Когда о многом уже было переговорено, Власыч, наполняя очередную рюмку, спросил, сузив глазные щелки:
— А доводилось ли тебе, Петро Васильич, слыхивать про Подтелкова?
— Это про какого? — гукнул Абанкин, и в голосе его зазвучали жесткие нотки. — Что на кресло Каледина вперся? Областным ревкомом объявил себя?
— Он под конец председателем Совнаркома величался. Донского Совнаркома, — подсказал Власыч.

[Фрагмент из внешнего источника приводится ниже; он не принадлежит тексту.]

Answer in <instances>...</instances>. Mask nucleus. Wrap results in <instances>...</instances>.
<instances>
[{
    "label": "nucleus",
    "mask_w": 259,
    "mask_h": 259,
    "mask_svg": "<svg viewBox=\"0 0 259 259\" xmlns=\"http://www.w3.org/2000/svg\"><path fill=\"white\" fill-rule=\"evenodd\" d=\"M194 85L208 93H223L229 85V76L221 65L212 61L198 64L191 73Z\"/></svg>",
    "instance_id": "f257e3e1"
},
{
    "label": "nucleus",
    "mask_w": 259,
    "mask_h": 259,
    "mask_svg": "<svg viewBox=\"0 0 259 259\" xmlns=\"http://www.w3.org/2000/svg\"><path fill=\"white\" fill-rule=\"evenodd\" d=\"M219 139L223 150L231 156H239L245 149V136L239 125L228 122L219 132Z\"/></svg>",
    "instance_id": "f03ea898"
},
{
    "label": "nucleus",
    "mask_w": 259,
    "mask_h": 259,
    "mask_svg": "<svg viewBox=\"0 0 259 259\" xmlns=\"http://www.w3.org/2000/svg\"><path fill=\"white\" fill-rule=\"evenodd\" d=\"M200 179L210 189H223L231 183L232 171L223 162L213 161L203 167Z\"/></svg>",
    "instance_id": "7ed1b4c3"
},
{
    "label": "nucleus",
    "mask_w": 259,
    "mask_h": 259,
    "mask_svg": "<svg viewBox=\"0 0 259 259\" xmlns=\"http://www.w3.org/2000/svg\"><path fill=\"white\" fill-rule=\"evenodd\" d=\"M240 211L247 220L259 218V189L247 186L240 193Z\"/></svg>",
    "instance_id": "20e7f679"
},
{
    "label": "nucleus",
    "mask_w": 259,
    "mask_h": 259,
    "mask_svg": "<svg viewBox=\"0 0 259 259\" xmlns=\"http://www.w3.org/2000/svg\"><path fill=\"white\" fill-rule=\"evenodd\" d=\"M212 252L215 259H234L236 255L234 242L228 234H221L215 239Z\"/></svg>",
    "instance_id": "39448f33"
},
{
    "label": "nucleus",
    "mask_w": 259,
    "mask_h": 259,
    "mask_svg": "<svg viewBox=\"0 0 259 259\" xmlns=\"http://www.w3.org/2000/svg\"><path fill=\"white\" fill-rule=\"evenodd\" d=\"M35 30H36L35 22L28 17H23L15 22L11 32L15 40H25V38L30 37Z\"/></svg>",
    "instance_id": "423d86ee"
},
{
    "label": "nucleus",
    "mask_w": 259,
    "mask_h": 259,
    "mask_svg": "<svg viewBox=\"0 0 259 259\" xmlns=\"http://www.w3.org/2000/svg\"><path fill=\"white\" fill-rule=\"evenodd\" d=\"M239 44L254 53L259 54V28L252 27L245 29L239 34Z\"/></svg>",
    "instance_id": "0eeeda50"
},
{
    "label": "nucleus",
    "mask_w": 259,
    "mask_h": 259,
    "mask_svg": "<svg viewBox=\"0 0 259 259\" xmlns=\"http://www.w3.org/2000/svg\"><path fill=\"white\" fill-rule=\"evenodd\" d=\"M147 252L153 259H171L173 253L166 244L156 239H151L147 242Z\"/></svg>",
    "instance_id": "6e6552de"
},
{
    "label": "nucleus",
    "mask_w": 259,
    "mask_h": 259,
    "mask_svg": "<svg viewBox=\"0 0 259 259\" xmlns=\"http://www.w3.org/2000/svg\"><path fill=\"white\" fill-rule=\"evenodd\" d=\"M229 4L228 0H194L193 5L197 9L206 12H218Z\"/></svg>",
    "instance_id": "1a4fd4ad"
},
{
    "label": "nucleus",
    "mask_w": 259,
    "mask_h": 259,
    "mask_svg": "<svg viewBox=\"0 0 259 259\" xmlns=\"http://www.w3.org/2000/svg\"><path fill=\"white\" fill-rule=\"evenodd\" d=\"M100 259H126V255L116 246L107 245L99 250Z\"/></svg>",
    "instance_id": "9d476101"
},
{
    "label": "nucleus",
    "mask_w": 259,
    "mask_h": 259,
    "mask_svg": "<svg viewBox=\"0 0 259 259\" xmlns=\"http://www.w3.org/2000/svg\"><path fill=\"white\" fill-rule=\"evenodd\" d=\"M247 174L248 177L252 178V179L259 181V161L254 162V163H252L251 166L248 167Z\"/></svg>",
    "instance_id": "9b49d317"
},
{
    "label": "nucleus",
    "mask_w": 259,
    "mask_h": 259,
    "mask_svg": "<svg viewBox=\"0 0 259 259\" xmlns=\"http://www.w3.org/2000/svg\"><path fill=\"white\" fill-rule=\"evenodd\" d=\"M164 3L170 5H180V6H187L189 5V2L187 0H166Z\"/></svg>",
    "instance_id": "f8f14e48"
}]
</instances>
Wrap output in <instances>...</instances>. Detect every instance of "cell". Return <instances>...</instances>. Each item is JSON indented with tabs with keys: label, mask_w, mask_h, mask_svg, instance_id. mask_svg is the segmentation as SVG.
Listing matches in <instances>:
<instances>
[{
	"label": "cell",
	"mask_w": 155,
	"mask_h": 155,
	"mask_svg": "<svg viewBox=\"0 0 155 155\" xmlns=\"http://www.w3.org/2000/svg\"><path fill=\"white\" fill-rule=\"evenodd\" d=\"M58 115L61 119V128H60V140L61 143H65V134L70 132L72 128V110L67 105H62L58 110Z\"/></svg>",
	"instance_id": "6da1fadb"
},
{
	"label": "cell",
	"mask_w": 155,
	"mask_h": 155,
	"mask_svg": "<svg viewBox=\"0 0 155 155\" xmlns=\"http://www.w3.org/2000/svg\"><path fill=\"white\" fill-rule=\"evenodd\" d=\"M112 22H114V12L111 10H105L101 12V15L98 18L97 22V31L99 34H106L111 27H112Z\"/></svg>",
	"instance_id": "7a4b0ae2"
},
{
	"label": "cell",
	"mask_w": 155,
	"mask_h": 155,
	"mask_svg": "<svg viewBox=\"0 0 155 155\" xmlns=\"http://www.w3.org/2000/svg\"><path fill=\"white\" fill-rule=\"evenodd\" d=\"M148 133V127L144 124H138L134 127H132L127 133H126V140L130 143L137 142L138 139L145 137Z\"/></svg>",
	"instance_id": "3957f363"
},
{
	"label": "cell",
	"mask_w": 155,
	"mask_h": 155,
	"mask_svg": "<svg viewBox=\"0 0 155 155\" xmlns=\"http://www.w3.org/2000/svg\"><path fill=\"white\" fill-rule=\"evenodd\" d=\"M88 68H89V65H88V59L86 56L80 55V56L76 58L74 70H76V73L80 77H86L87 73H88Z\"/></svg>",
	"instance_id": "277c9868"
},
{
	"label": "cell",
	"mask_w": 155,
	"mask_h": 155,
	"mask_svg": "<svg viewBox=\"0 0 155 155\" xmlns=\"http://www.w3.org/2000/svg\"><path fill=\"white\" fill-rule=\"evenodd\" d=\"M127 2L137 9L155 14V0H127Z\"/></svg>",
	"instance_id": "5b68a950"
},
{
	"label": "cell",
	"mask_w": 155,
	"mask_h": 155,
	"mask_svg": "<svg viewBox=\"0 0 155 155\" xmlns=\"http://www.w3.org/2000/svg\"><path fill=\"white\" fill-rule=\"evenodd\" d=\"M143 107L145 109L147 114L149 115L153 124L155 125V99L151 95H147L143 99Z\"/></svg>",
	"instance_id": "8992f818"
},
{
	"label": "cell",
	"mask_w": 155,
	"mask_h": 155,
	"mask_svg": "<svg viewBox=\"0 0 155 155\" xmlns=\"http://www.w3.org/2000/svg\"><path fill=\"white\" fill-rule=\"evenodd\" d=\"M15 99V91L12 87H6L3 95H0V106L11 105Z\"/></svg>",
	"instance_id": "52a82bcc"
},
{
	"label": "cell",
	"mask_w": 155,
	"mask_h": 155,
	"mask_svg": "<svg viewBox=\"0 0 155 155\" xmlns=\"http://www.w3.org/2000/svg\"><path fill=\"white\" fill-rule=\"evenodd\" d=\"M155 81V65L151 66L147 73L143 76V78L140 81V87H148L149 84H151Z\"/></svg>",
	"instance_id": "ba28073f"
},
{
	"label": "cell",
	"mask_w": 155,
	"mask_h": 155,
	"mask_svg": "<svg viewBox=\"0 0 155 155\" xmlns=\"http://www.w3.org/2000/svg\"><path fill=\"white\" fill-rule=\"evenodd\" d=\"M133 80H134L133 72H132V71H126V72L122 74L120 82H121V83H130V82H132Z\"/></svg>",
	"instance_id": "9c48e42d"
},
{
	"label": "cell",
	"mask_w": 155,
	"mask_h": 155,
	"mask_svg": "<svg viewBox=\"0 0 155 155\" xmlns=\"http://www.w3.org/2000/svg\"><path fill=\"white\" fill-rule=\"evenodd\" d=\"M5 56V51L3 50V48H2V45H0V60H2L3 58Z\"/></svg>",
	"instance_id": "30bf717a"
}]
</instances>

— Век бы не слыхать, как бы он там ни величался, да нужда заставила — слыхал, знычт, как же!
— Аминь. Повесили. Всю головку. Человек сто надась пустили в расход.
Правая рука Петра Васильевича, лежавшая на коленке, вдруг сама по себе пришла в движение, высунулась из-под стола. Пальцы, прихватив махор скатерти, молитвенно сложились. Старик хотел было перекреститься, но взглянул в передний пустой угол и разнял пальцы, потянулся за рюмкой. И вовремя разнял: быть бы этой граненой, с перехватцем, рюмке на боку.
— Рассказывай! — приказал он. Поднял рюмку, и наливка заурчала в его глотке.
— Тут, дорогой мой, за присест обо всем не расскажешь. Песня долгая. Небось и про Краснова ничего не слыхал? Что? Это как тебе угодно — большая или небольшая он птица. А только он донской атаман теперь… Выбрали. Круг спасения. И про немцев ничего не знаешь? А они уже на станции Миллерово. Сидишь там, извини, как байбак в норе, а жизнь-то вон как взыграла… Ну, не последнюю! — и он, причмокивая, медленно сквозь зубы пропустил наливку.